-- begin Passage shown --

Thursday, December 13, 2012

Open Letter to my Children, on Fear and Love



To my dear children:
A while back I wrote a letter to you, with the hope that one day you would read it when you are older.  I have been thinking lately that this is something I should do more of, and perhaps one day it will be good for me, as well, to look back and see how things have changed.  A lot has been on my mind lately as life changes – the most obvious of changes in our family’s life being related to the birth of Evelyn.  And this brings up the first lesson I hope to impart to you in this letter, and I hope that I can word this eloquently and clearly as it will be tricky:

As you face difficulties, remember the blessings of the past, and look forward to the blessings to come

Your mother’s pregnancy with Evelyn was…difficult.  She was sick and uncomfortable; I was frustrated from seeing her that way, frustrated with having to take up additional responsibilities, frustrated by the worries of how life would change and how difficult that would be.  But all that melted away the moment I met Evelyn – the love that filled my heart trumped all worries and all the frustration of the last 9 months were all but forgotten.  I wish I could’ve kept a sound mind during the pregnancy and realized this is how things would be, remembering that this is how it was with Logan and Lilly, but my mind invented new worries, such as “how are we going to manage when we (your parents) are now outnumbered?”  Your mother was much better at dealing with this and repeatedly stated how much she was looking forward to meeting Evelyn, and you could hear the expectation and eagerness in her voice as she said it.  Well, I hope you will take more of her optimistic view than my often pessimistic viewpoint.  But I came around.

-- end Passage shown --
-- begin Records --

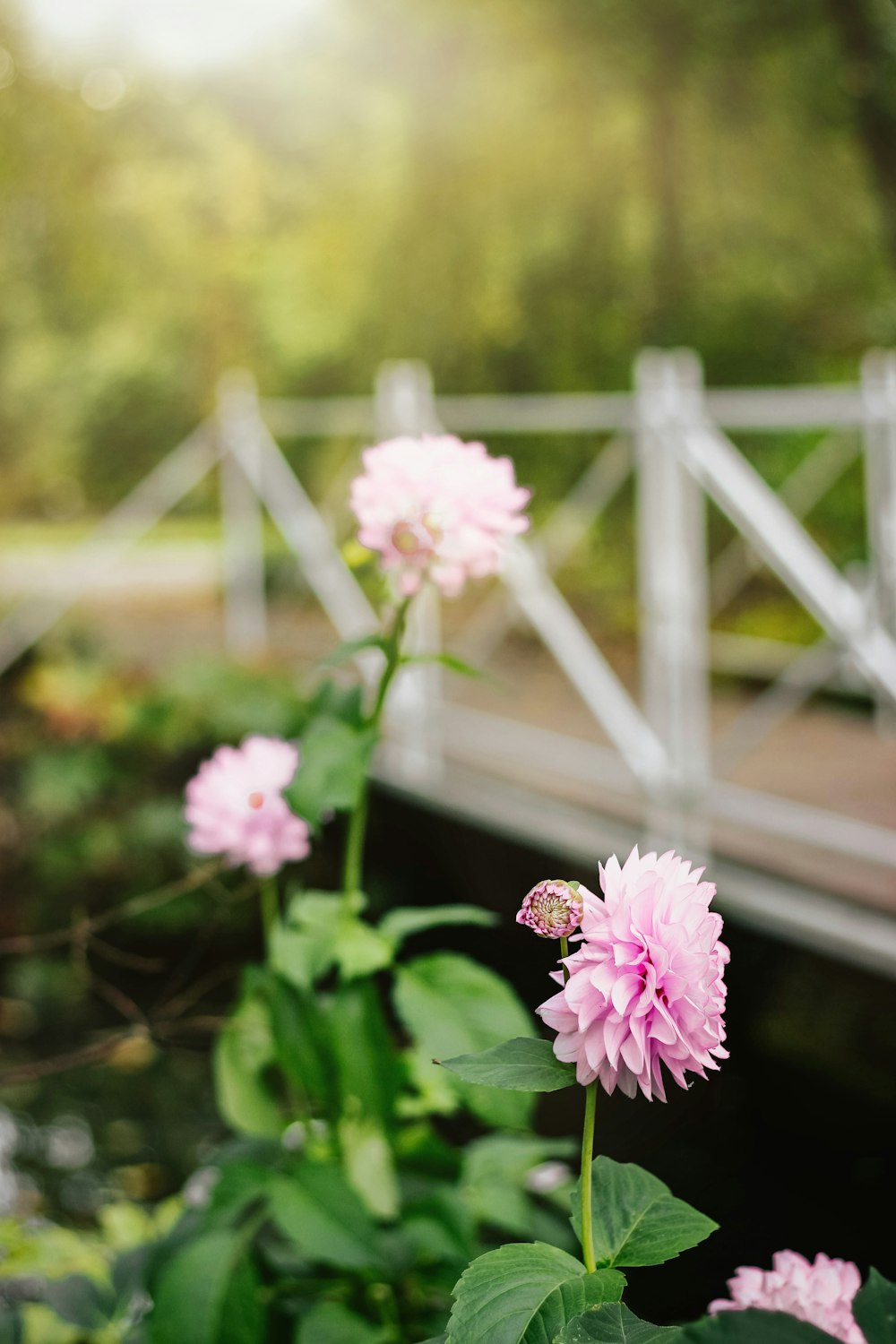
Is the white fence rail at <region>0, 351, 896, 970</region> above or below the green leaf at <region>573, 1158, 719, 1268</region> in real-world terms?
above

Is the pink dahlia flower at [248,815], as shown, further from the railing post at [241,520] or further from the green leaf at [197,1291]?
the railing post at [241,520]

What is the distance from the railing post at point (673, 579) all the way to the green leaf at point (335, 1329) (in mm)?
1575

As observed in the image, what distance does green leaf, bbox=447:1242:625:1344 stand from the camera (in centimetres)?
54

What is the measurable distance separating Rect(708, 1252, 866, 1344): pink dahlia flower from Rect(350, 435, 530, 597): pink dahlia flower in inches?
19.2

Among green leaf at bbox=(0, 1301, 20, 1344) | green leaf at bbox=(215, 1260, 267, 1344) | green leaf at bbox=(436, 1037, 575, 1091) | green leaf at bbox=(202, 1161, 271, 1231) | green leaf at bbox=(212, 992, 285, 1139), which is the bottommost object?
green leaf at bbox=(0, 1301, 20, 1344)

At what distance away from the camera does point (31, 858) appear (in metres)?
3.59

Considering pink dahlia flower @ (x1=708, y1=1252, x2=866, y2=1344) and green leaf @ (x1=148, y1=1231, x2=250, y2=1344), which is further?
green leaf @ (x1=148, y1=1231, x2=250, y2=1344)

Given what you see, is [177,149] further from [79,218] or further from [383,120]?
[383,120]

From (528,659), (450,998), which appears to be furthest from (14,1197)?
(528,659)

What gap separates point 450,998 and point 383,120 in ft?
26.7

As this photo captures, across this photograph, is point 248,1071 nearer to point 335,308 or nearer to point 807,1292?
point 807,1292

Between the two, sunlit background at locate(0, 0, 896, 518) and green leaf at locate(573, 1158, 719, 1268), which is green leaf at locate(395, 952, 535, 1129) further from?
sunlit background at locate(0, 0, 896, 518)

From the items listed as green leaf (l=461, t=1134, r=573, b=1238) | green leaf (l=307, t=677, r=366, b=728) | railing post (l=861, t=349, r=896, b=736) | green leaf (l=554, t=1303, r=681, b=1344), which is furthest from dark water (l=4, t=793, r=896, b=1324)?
railing post (l=861, t=349, r=896, b=736)

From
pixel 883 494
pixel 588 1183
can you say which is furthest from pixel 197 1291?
pixel 883 494
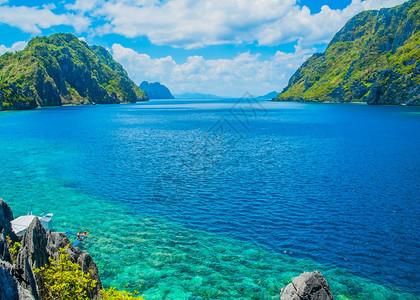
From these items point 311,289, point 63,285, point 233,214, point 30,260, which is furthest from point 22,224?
point 311,289

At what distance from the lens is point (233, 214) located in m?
44.8

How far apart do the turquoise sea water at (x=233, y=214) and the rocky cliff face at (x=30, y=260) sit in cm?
588

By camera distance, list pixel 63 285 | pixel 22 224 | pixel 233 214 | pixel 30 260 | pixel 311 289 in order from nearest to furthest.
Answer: pixel 63 285 < pixel 311 289 < pixel 30 260 < pixel 22 224 < pixel 233 214

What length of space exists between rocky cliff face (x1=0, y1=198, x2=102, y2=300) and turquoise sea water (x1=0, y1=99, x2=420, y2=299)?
5.88m

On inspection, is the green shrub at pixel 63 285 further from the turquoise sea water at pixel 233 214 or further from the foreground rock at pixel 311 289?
the foreground rock at pixel 311 289

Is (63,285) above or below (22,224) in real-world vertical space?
above

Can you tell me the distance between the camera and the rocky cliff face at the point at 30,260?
484 inches

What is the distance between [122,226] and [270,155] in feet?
184

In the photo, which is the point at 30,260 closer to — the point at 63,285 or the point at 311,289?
the point at 63,285

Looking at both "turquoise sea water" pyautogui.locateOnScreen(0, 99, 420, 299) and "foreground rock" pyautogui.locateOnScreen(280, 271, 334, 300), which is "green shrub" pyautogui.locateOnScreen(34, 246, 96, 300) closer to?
"turquoise sea water" pyautogui.locateOnScreen(0, 99, 420, 299)

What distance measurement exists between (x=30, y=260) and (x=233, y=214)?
95.3 ft

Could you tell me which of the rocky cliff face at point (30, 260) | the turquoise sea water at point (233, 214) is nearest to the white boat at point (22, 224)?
the turquoise sea water at point (233, 214)

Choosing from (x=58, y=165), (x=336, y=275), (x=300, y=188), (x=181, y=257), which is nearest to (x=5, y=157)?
(x=58, y=165)

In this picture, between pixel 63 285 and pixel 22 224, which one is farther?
pixel 22 224
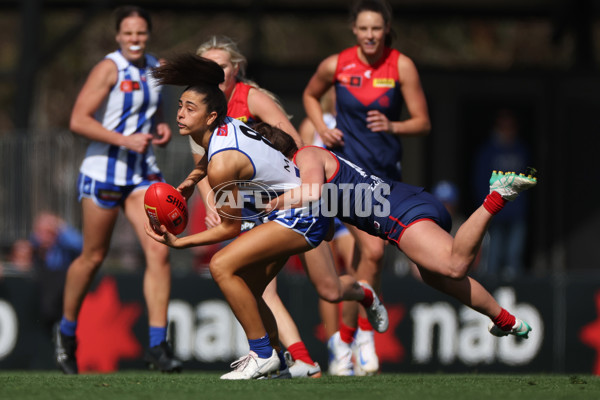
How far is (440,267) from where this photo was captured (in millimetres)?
6328

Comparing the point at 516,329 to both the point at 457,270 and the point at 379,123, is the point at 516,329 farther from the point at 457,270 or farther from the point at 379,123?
the point at 379,123

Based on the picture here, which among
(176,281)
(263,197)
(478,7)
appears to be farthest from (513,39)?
(263,197)

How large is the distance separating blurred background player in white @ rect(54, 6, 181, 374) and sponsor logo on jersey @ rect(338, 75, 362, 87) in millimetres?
1261

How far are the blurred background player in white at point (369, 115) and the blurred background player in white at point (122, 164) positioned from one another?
1.21m

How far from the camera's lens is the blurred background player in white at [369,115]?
7629 millimetres

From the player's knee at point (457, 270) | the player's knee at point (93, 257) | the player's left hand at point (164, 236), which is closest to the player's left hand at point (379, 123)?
the player's knee at point (457, 270)

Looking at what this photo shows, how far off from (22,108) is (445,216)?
7.71 m

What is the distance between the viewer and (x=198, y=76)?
627 cm

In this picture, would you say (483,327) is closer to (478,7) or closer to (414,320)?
(414,320)

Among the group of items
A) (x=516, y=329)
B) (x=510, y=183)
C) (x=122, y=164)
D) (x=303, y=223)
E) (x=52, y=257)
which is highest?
(x=122, y=164)

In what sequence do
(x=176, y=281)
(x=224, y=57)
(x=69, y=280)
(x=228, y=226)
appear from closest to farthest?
(x=228, y=226) < (x=224, y=57) < (x=69, y=280) < (x=176, y=281)

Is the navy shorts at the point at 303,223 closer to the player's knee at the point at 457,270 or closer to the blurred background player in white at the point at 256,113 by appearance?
the player's knee at the point at 457,270

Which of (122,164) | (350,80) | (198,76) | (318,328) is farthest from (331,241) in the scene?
(318,328)

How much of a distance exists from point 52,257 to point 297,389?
5.90 meters
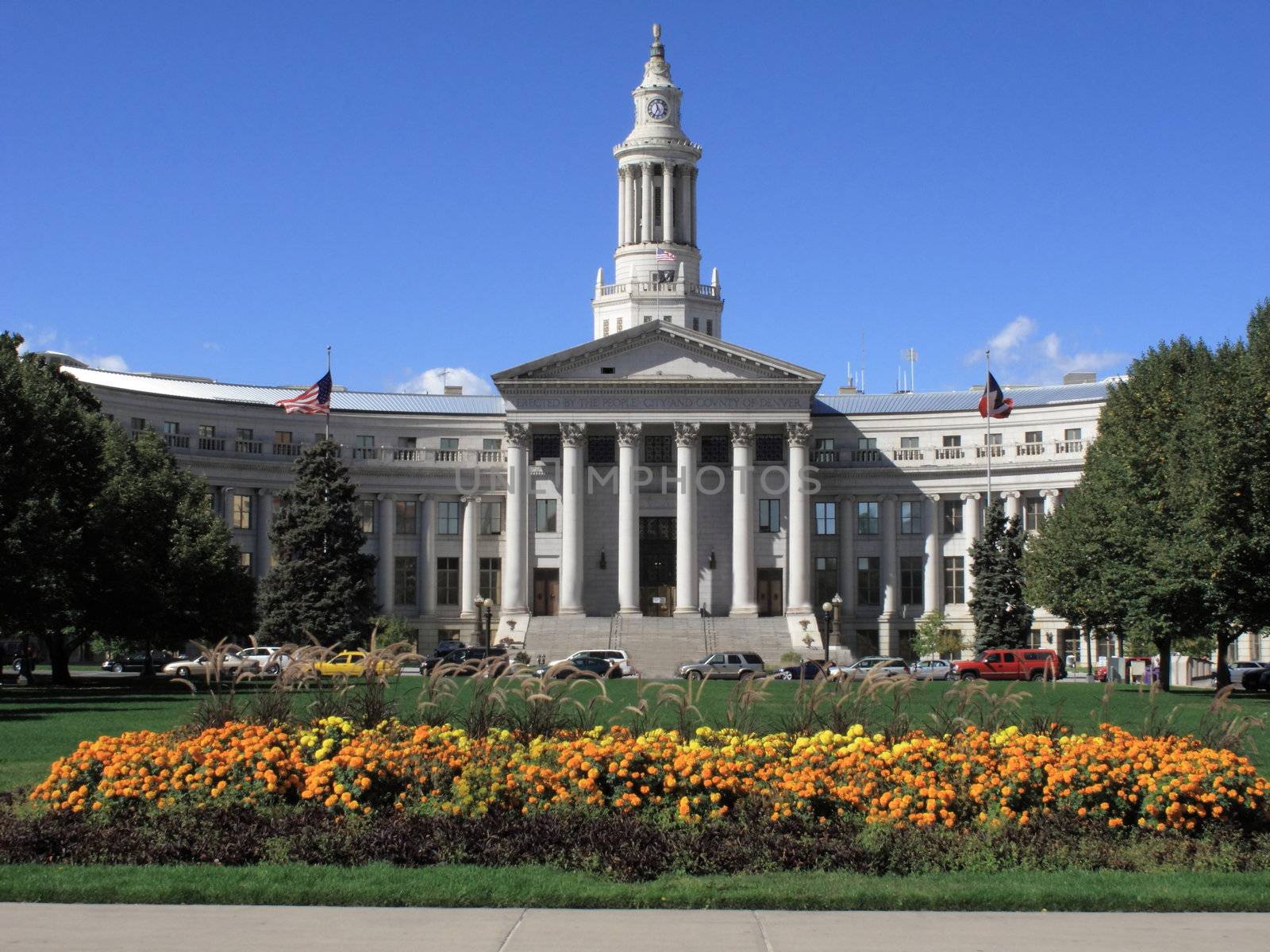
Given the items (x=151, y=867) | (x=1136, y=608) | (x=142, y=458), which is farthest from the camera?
(x=142, y=458)

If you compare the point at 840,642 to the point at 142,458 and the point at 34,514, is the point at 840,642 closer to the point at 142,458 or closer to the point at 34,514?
the point at 142,458

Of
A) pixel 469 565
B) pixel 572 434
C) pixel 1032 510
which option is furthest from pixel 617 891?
pixel 1032 510

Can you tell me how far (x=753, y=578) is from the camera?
92.3 meters

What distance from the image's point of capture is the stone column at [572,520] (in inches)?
3597

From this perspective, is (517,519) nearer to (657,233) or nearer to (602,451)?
(602,451)

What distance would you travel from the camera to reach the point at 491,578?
333 ft

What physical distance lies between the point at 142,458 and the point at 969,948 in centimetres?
5723

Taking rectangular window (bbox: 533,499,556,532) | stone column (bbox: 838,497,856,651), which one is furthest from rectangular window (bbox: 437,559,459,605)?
stone column (bbox: 838,497,856,651)

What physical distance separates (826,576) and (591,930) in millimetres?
87555

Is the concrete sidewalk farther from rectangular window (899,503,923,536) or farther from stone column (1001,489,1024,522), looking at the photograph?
rectangular window (899,503,923,536)

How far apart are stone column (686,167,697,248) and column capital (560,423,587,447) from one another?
27.6m

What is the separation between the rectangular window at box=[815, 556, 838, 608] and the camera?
333 feet

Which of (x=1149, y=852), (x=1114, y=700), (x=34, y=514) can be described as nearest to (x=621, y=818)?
(x=1149, y=852)

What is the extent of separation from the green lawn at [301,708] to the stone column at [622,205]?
61695 millimetres
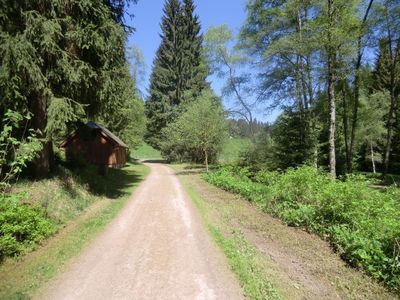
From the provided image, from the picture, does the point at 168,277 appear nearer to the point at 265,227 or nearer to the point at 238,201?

-- end Records --

Requirement. Continue the open letter to the children on fear and love from where it stops, carrying on after its last sentence.

Task response.
Now, to move on to the other lessons I am pondering and hoping to impart to you, I need to give you a little background.  We have just finished a presidential election, one in which President Barack Obama was re-elected.  I have to admit that I really don’t remember many details of the elections that happened when I was growing up beyond who the candidates were and bits and pieces of what I was told by the people around me.  And this is only the fourth presidential election for which I was old enough to vote, and thus had a personal interest in.  But it seems to me that the politics of this election were especially negative – more so than other elections I remember – and it seems that many people I knew have been very afraid of what the outcome of this election would be.  Not only that, but I saw a lot of despair after the results of this election, and it was disheartening to see how afraid people were.  There is a quote from a man named Henry Louis Mencken I like, which applies to this election:

“The whole aim of practical politics is to keep the populace alarmed (and hence clamorous to be led to safety) by menacing it with an endless series of hobgoblins, all of them imaginary.”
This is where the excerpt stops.